Find each line in the entries below that contains the word "megaphone", and copy those lines.

○ ○ ○ ○ ○ ○ ○

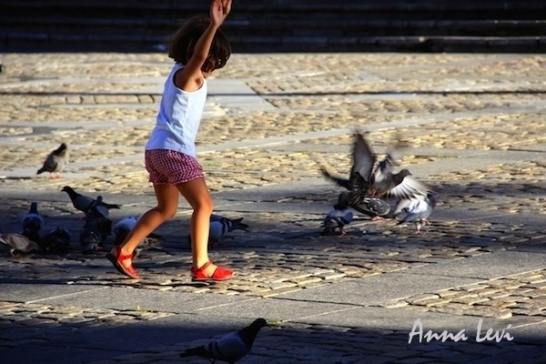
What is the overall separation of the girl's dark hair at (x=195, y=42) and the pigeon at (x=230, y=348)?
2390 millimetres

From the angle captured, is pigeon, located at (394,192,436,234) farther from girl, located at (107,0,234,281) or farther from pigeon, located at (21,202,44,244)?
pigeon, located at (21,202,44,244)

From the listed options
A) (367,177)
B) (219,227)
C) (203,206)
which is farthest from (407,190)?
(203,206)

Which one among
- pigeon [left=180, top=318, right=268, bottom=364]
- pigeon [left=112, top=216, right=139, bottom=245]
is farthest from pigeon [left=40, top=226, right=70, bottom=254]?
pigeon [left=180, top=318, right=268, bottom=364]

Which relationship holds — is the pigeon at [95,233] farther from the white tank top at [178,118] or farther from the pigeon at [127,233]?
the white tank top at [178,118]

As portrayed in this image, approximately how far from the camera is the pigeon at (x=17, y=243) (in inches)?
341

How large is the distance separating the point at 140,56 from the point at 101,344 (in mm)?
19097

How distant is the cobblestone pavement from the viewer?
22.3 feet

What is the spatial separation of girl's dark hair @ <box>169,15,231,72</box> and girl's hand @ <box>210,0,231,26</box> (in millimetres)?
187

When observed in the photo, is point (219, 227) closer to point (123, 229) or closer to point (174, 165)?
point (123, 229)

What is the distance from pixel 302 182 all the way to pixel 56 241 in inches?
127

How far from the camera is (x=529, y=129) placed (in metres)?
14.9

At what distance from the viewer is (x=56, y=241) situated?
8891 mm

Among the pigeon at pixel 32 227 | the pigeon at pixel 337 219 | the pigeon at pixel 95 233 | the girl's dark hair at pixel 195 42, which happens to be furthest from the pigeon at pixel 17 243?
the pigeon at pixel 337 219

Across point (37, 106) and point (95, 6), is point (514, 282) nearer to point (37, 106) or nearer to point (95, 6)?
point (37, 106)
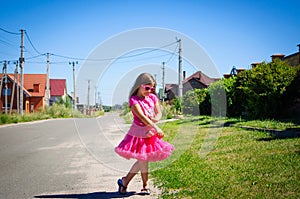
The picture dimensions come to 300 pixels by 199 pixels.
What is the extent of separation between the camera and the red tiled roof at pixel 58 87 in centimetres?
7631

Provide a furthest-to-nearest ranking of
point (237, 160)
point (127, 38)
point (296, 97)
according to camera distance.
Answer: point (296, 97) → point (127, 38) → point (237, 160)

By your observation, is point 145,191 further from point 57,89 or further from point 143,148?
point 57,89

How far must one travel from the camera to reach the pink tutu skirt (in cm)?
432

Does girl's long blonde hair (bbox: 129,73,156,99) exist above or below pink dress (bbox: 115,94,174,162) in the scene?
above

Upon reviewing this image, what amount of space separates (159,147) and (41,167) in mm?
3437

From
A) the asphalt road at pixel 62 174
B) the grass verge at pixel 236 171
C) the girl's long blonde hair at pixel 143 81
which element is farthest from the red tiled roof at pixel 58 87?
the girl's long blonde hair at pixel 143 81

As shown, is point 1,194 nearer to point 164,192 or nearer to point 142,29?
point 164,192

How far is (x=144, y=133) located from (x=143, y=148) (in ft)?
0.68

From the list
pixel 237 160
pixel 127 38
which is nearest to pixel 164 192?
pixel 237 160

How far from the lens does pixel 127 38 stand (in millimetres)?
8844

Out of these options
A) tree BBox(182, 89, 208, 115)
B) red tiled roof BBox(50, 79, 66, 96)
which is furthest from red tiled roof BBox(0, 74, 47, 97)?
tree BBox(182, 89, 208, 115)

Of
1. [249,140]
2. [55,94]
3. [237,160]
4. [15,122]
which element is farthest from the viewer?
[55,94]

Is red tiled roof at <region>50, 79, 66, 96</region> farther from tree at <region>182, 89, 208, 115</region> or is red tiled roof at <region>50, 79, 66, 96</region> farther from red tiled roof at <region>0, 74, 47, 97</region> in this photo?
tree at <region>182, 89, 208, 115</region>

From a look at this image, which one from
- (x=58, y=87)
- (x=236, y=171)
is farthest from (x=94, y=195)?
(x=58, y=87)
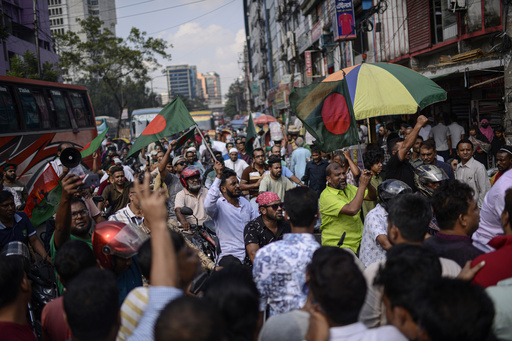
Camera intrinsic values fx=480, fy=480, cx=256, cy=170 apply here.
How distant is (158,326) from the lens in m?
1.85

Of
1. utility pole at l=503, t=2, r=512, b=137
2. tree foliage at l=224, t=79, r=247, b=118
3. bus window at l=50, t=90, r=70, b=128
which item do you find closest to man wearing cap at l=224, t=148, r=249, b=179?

○ ○ ○ ○ ○ ○ ○

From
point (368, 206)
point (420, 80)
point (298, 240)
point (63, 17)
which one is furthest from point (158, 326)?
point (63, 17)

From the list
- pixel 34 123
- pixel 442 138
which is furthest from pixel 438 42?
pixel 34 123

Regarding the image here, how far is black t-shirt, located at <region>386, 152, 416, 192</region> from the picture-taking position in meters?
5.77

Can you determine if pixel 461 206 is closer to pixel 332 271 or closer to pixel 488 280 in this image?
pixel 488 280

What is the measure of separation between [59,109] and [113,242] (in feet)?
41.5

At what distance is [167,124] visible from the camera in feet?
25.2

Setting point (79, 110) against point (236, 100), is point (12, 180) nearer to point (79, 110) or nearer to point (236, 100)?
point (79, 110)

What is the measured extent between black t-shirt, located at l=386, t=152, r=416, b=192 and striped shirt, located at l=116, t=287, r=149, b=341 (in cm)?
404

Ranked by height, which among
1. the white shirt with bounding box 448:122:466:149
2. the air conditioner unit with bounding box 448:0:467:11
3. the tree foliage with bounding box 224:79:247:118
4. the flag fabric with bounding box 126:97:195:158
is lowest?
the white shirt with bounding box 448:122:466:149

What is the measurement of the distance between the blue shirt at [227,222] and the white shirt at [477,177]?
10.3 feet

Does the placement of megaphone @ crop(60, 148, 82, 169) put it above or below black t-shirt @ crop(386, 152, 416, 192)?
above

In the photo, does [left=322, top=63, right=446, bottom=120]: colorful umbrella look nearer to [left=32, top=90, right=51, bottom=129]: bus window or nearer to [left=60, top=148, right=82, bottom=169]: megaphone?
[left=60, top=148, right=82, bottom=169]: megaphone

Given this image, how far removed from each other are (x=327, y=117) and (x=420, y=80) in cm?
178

○ ○ ○ ○ ○ ○ ○

◆ **Exercise solution**
Does the placement of megaphone @ crop(60, 148, 82, 169) put it above or below black t-shirt @ crop(386, 152, 416, 192)?
In the photo, does [left=322, top=63, right=446, bottom=120]: colorful umbrella look nearer to [left=32, top=90, right=51, bottom=129]: bus window or nearer to [left=60, top=148, right=82, bottom=169]: megaphone?
[left=60, top=148, right=82, bottom=169]: megaphone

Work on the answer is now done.